EXERCISE OBJECTIVE: Restate the whole listing exactly, leaving nothing out.

TASK INPUTS:
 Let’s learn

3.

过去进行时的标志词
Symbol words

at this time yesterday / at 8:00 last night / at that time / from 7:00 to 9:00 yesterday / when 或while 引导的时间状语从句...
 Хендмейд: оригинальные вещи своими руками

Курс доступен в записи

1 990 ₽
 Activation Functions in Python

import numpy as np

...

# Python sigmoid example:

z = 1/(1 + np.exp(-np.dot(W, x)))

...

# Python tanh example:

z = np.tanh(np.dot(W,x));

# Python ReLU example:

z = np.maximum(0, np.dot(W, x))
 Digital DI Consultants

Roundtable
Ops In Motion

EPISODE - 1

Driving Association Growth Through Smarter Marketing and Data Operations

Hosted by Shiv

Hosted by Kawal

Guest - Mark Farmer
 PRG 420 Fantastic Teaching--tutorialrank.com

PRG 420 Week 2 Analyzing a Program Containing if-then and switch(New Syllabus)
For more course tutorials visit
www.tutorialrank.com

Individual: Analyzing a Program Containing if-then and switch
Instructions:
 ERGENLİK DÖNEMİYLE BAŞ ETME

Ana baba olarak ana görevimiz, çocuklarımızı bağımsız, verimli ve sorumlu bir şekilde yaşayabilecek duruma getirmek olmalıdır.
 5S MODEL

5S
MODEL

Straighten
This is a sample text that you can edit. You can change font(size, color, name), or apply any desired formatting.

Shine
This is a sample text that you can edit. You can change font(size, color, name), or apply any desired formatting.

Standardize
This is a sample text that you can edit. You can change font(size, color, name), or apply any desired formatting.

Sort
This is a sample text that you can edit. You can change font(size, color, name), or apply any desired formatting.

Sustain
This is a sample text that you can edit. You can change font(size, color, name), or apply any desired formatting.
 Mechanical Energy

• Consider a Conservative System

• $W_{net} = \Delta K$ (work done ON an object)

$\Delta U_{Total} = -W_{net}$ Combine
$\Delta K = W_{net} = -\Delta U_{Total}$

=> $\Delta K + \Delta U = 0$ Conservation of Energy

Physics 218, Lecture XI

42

FINISHED TASK:
 Let’s learn

3.

过去进行时的标志词
Symbol words

at this time yesterday / at 8:00 last night / at that time / from 7:00 to 9:00 yesterday / when 或while 引导的时间状语从句...
 Хендмейд: оригинальные вещи своими руками

Курс доступен в записи

1 990 ₽
 Activation Functions in Python

import numpy as np

...

# Python sigmoid example:

z = 1/(1 + np.exp(-np.dot(W, x)))

...

# Python tanh example:

z = np.tanh(np.dot(W,x));

# Python ReLU example:

z = np.maximum(0, np.dot(W, x))
 Digital DI Consultants

Roundtable
Ops In Motion

EPISODE - 1

Driving Association Growth Through Smarter Marketing and Data Operations

Hosted by Shiv

Hosted by Kawal

Guest - Mark Farmer
 PRG 420 Fantastic Teaching--tutorialrank.com

PRG 420 Week 2 Analyzing a Program Containing if-then and switch(New Syllabus)
For more course tutorials visit
www.tutorialrank.com

Individual: Analyzing a Program Containing if-then and switch
Instructions:
 ERGENLİK DÖNEMİYLE BAŞ ETME

Ana baba olarak ana görevimiz, çocuklarımızı bağımsız, verimli ve sorumlu bir şekilde yaşayabilecek duruma getirmek olmalıdır.
 5S MODEL

5S
MODEL

Straighten
This is a sample text that you can edit. You can change font(size, color, name), or apply any desired formatting.

Shine
This is a sample text that you can edit. You can change font(size, color, name), or apply any desired formatting.

Standardize
This is a sample text that you can edit. You can change font(size, color, name), or apply any desired formatting.

Sort
This is a sample text that you can edit. You can change font(size, color, name), or apply any desired formatting.

Sustain
This is a sample text that you can edit. You can change font(size, color, name), or apply any desired formatting.
 Mechanical Energy

• Consider a Conservative System

• $W_{net} = \Delta K$ (work done ON an object)

$\Delta U_{Total} = -W_{net}$ Combine
$\Delta K = W_{net} = -\Delta U_{Total}$

=> $\Delta K + \Delta U = 0$ Conservation of Energy

Physics 218, Lecture XI

42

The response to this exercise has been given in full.